Hollywood writers aren’t holding out for big contracts anymore. We’re trading dignity for data labels. I’ve spent eight months on twenty different platforms, doing work that feels less like a career and more like penance. It’s the new waiting table. But instead of tips you get the silence of an algorithm ignoring your output. It is bad.
The Job Hunt Glitch
A medical student had a hunch. He couldn’t land an interview, and the tech skills suggested otherwise. So he got mad. He spent six months dissecting his own application with Python. He wasn’t looking for a job, really. He was hunting a ghost in the machine. Was it the resume? The formatting? Or just code deciding he wasn’t worth a human’s ten seconds of attention.
Vibe Coding for Normies
They say anyone can build now. No degrees needed, just vibes and a prompt. I grabbed Claude and we decided to build a database for petty grievances. Why not. The internet runs on mild annoyance, might as well organize it. Did we break the web? Probably not. Did it feel magical? Sure, for about twenty minutes until the database structure made no sense.

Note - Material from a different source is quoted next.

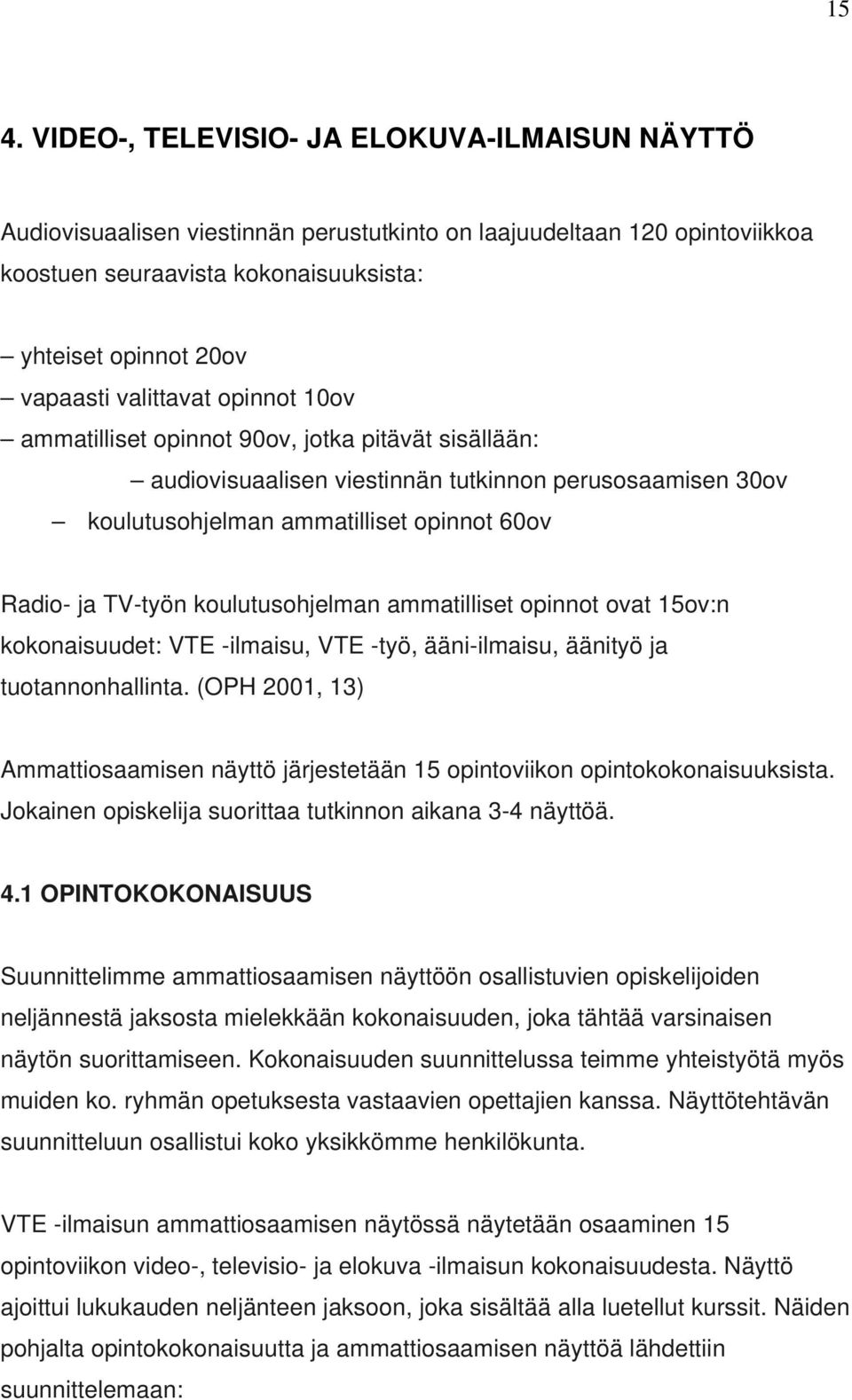 koulutusohjelman ammatilliset opinnot ovat 15ov:n kokonaisuudet: VTE -ilmaisu, VTE -työ, ääni-ilmaisu, äänityö ja tuotannonhallinta.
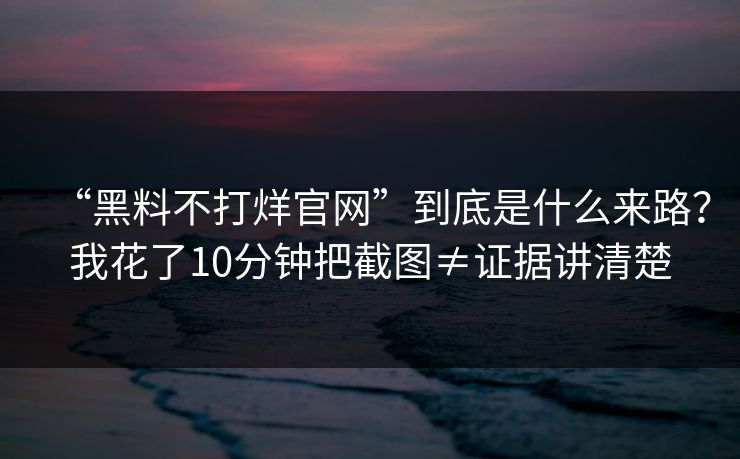 “黑料不打烊官网”到底是什么来路?我花了10分钟把截图≠证据讲清楚 “黑料不打烊官网”到底是什么来路?我花了10分钟把截图≠证据讲清楚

Musk’s Confession (Sort of)
Elon Musk is under oath and apparently feels compelled to justify xAI. He claims it’s standard practice to train models on competitor models. Basically, if they stole OpenAI’s data, so what. It’s the industry norm now. Shameful, but normal. Investors probably aren’t hearing that part in their glossy brochures.
The SpaceX IPO Risk
Former OpenAI employees don’t look happy about their ex-colleague’s venture. They’ve started a watchdog group because xAI’s safety record is… nonexistent. They say SpaceX shouldn’t go public until we know how xAI handles risk. It’s a fair point, I think. Why fund the rocket with dirty AI money.
Bloomberg’s New Trick
The Bloomberg Terminal isn’t immune to the hype. Their CTO admits it: they are adding a chatbot layer. Traders used to love the old interface. Now it’s just another interface trying to be smart. Do we want it to think? Or do we want it to fetch prices faster.

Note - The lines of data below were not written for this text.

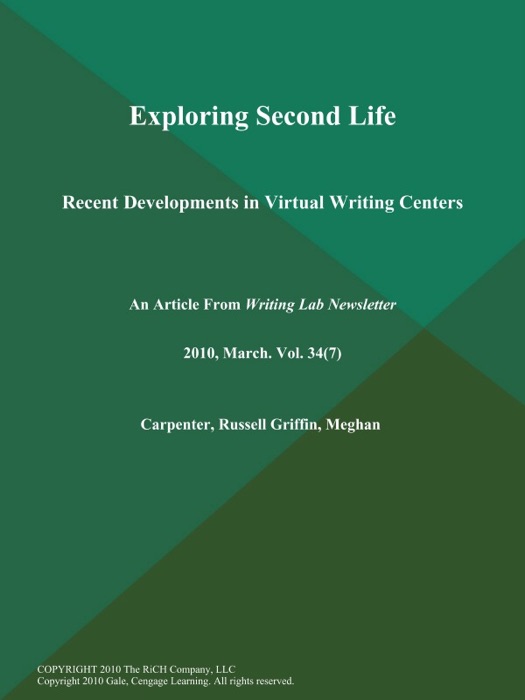 Exploring Second Life: Recent Developments in Virtual Writing Centers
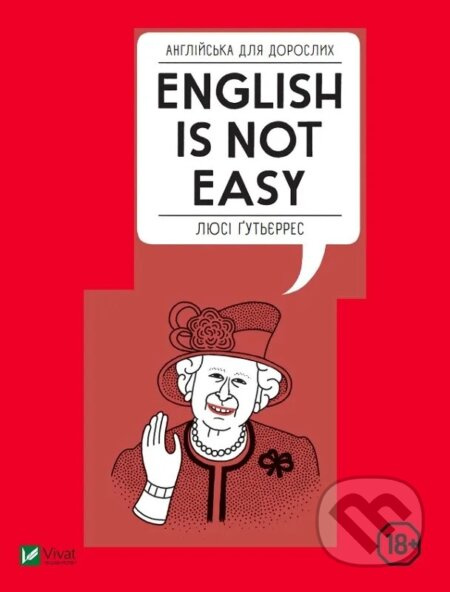 Anhliiska dlia doroslykh English Is Not Easy - Lucy Gutierrez - kniha z kategorie Jazykové učebnice a slovníky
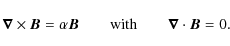 \begin{displaymath}\vec{\nabla}\times \vec{B}= \alpha \vec{B}\qquad \mbox{with} \qquad \vec{\nabla}\cdot \vec{B}=0.
\end{displaymath}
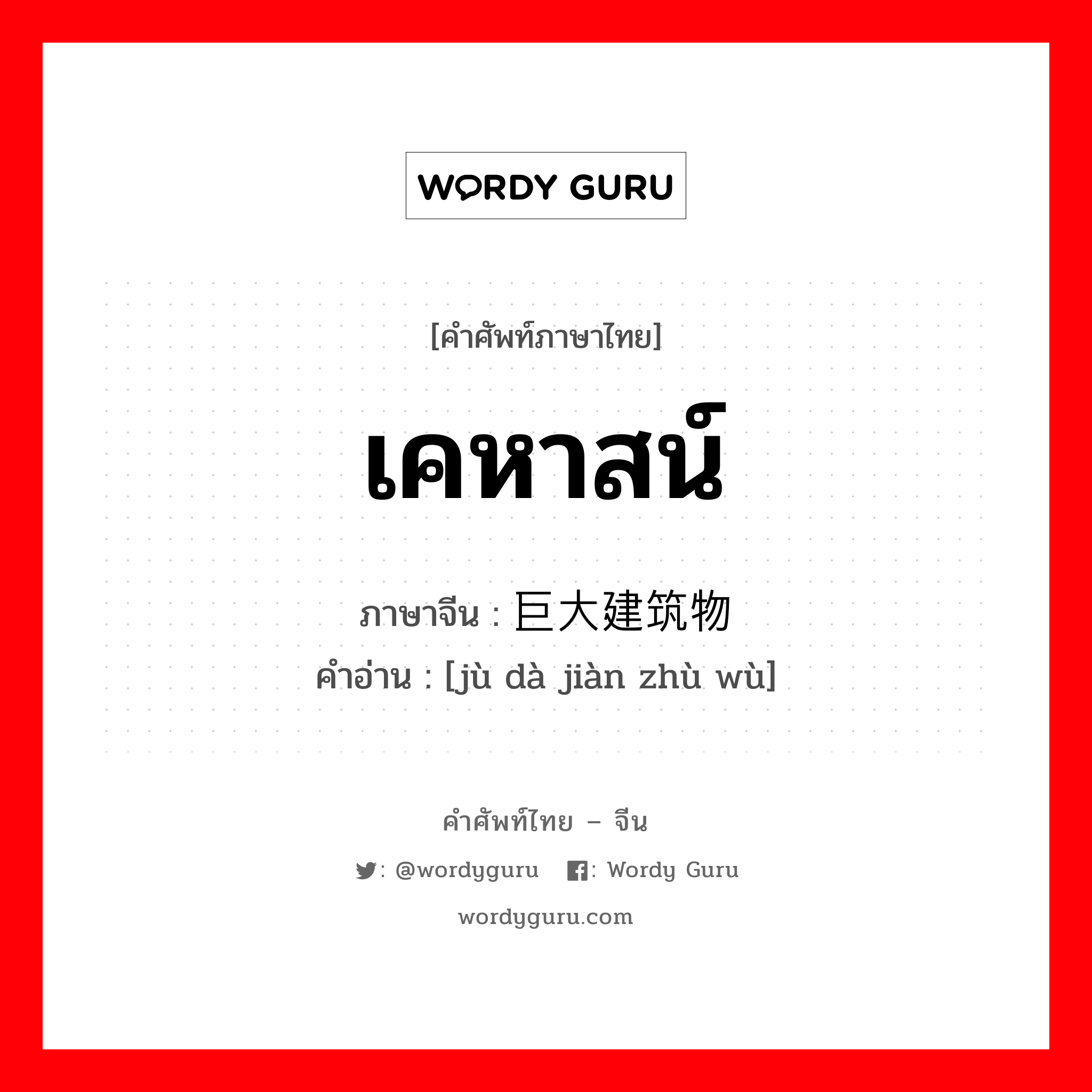 เคหาสน์ ภาษาจีนคืออะไร, คำศัพท์ภาษาไทย - จีน เคหาสน์ ภาษาจีน 巨大建筑物 คำอ่าน [jù dà jiàn zhù wù]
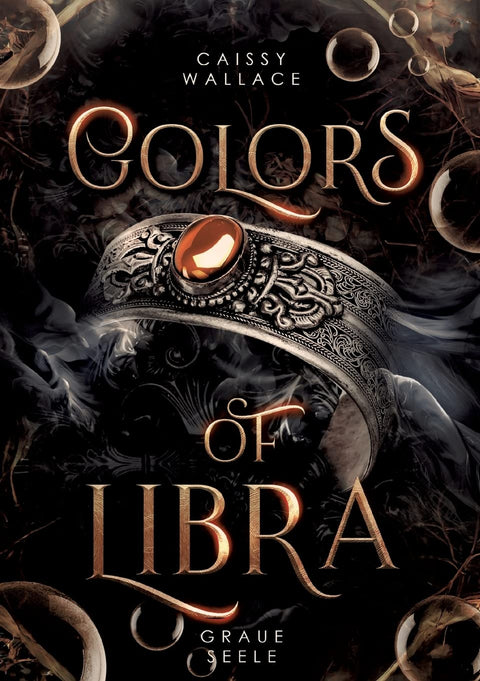 Colors of Libra: Graue Seele (German Edition)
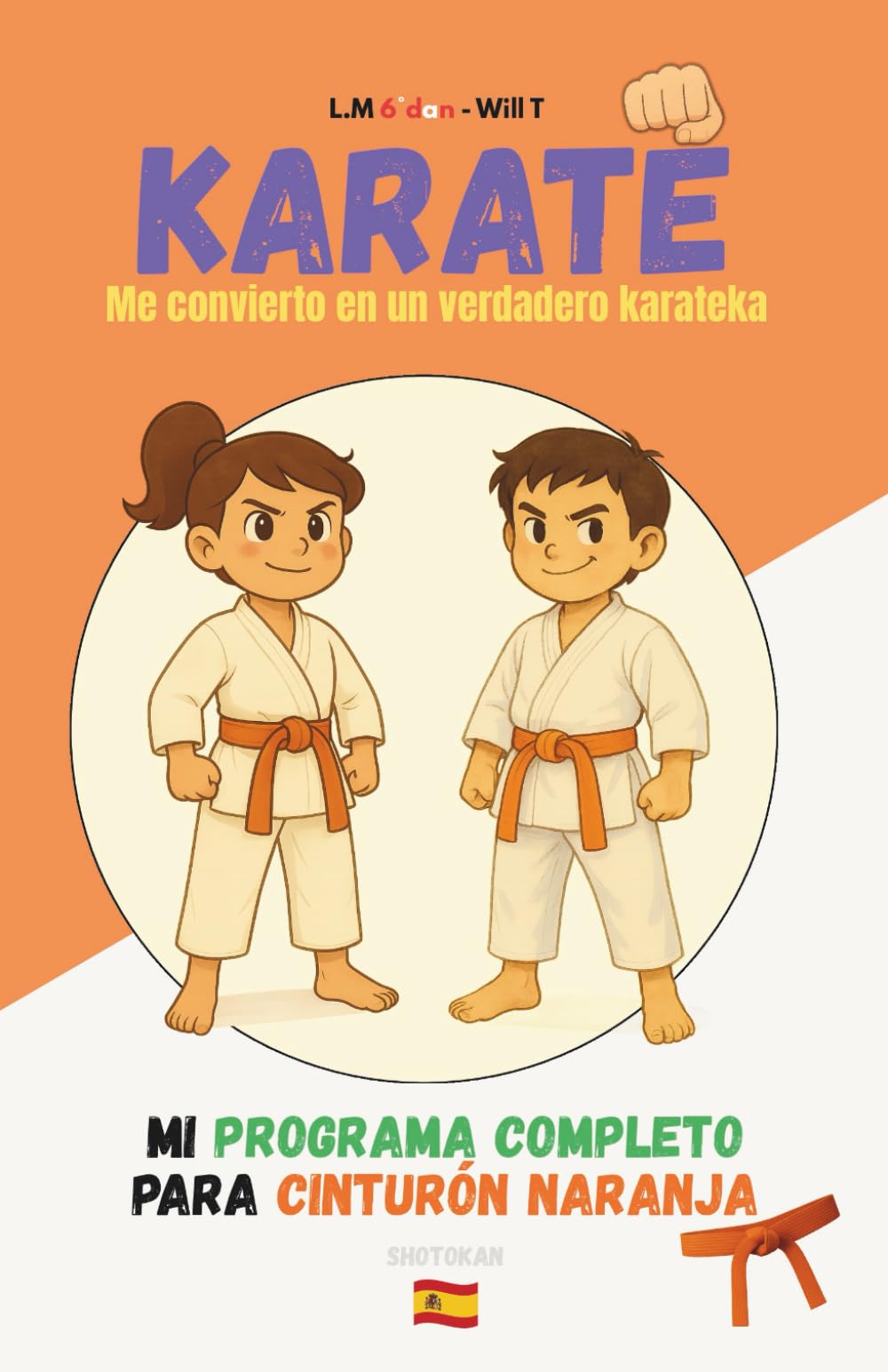 KARATE Me convierto en un verdadero karateka: Mi programa completo para cinturón naranja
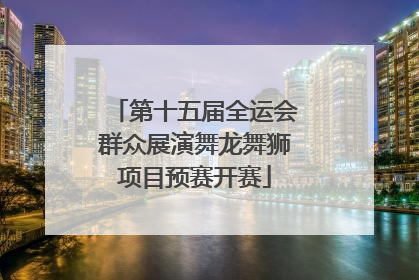第十五届全运会群众展演舞龙舞狮项目预赛开赛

Robotaxis Are Still Dummies
Tesla says Robotaxi crashes are human errors. Specifically, the humans watching from afar. They remotely controlled cars into a fence and a construction barricard. So the car wasn’t driving, a person was, and that person still messed up. Progress is a circle, usually one with metal fences at the edges.
The Lonely Spouse
Are you married to an AI enthusiast. I’m sorry for your friend, I’m not sure why you’re married to one, but if you are, there is very little help available for the people stuck with them. They don’t want to talk. They want to hallucinate a conversation.
Anti-Tech Rage
The feds are worried. US law enforcement sees a rise in “anti-tech extremism”. People hate the AI labs, hate the power plants, and they’re starting to take matters into their own hands. WIired documents confirm it. You don’t have to like the technology to worry about what happens when people really hate it.
The Root of the Problem
A new Linux exploit called CopyFail lets hackers take root access. CVE-2026-1341 is the number. It spreads through computers and data centers alike. Patches exist. Most servers haven’t received them yet.
Keeping Humans Busy
Mira Murati wants humans involved. Not as bosses, exactly, but as participants. She runs Thinking Machines Lab and claims she’s not trying to automate you out of existence. Instead she builds AI to collaborate. Collaborate sounds better than replace. Doesn’t change the power dynamic, just the wording. We’ll see which one wins.